Before his 500 win, Lazier’s best finish in the CART championship was 19th (1992). By 1996, he had only three top-10s to his name, and in 1995, he managed just a partial-season program across three teams and finished 27th in the Indy 500.

“I think (Lazier winning) took a lot away from the 500 for sure,” Andretti said. “We were over there watching the greatest race in the world feeling like it’s a bit of a joke.”

Buddy Lazier of Vail Colo. celebrates in Victory Lane after winning the Indianapolis 500 at the Indianapolis Motor Speedway Sunday May 26 1996.
Buddy Lazier of Vail Colo. celebrates in Victory Lane after winning the Indianapolis 500 at the Indianapolis Motor Speedway Sunday May 26 1996.

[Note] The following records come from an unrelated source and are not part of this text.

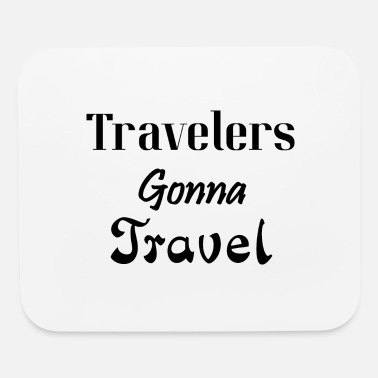 Travel Travelers Gonna Travel, Travel, Traveler, - Mouse Pad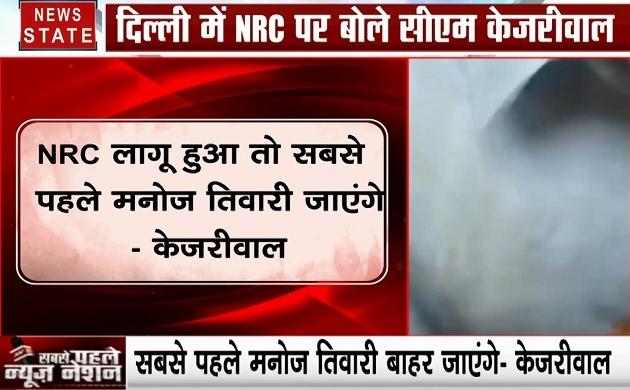 Delhi : NRC लागू हुई तो मनोज तिवारी को छोड़नी पड़ेगी दिल्ली, अरविंद केजरीवाल ने साधा निशाना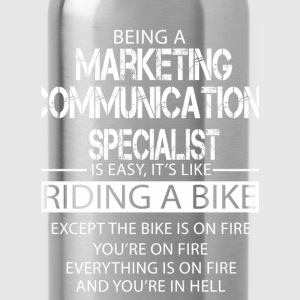 Marketing Communications Specialist T-Shirts - Water Bottle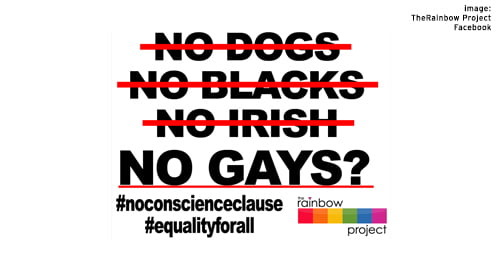 The Rainbow Project poster against the proposed anti-gay conscience clause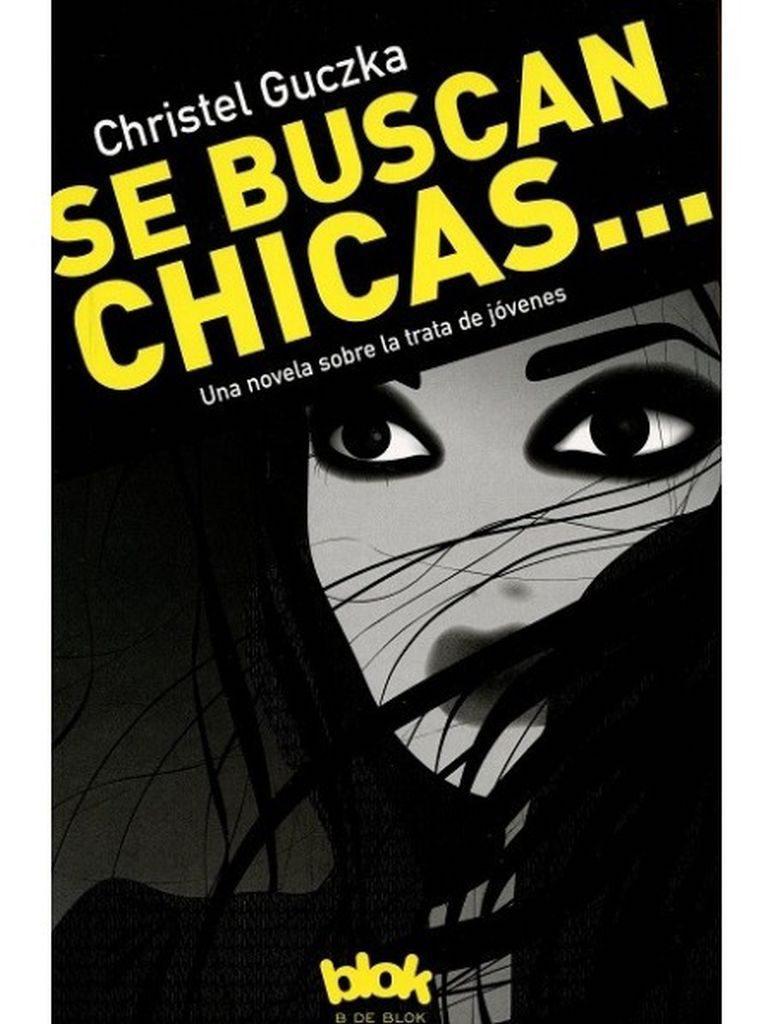 Se buscan chicas- Christel Guczka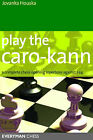 Play the Caro-Kann: A Complete Chess Opening Repertoire Against 1 E4 by Jovanka Houska (Paperback, 2007)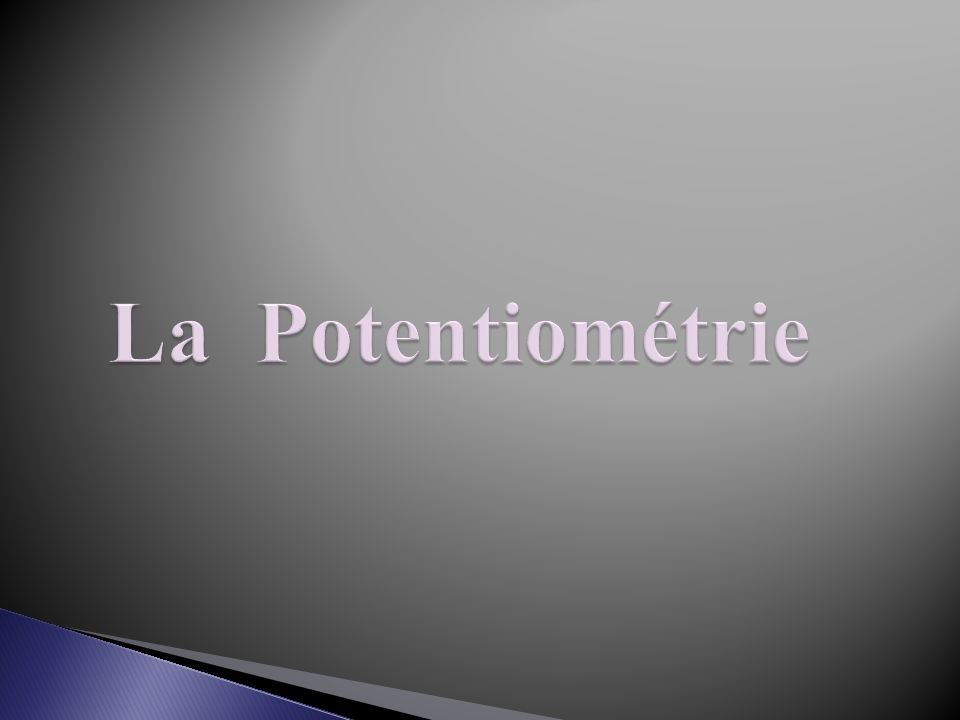 La Potentiométrie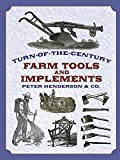 img - for Turn-of-the-Century Farm Tools and Implements (Dover Pictorial Archives) book / textbook / text book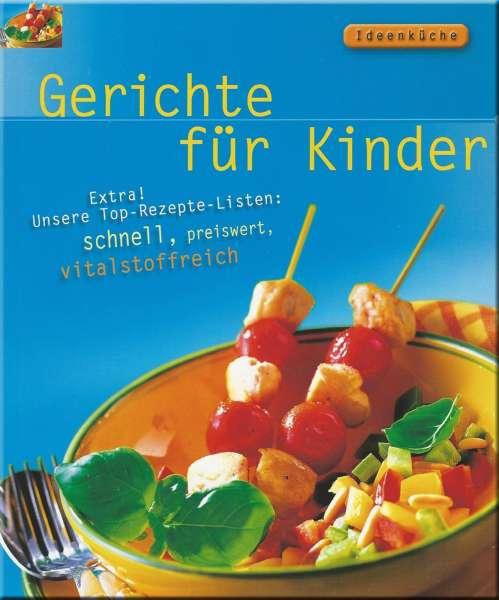 Ideenküche - Gerichte für Kinder - schnell, preiswert, vitalstoffreich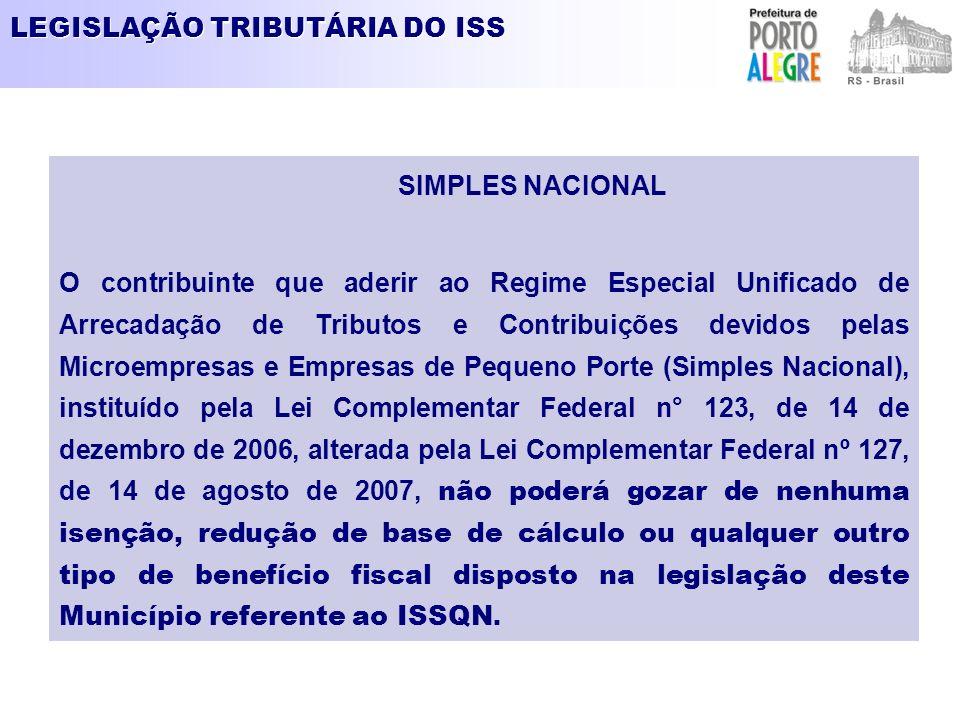 LEGISLAÇÃO TRIBUTÁRIA DO ISS SIMPLES NACIONAL O contribuinte que aderir ao Regime Especial Unificado de Arrecadação de Tributos e Contribuições devido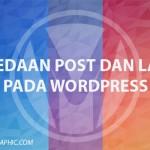 Perbedaan Pos dan Laman pada WordPress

St. James, on the other hand, saw that Cinderella story as the month’s only redeeming moment. The bickering, the grandstanding, the comparing of one’s rosters and playing up the other’s mistakes was a poor look for both series — one that wouldn’t cease until CART’s powerhouses began to trickle over to the Indy 500 at the turn of the century. Ganassi’s Juan Pablo Montoya ran away from Lazier with a more than 7-second cushion to win his first 500 in 2000.

“I remember saying, ‘This is bigger than any of us. This race is bigger than any team or driver, whether you went to Michigan or you stayed (at IMS),’” St. James said. “It has a bigger history than any of us individually. Get over it.

“It would be a waste of time to think about what it could have been had ‘The Split’ not happened, because it happened.”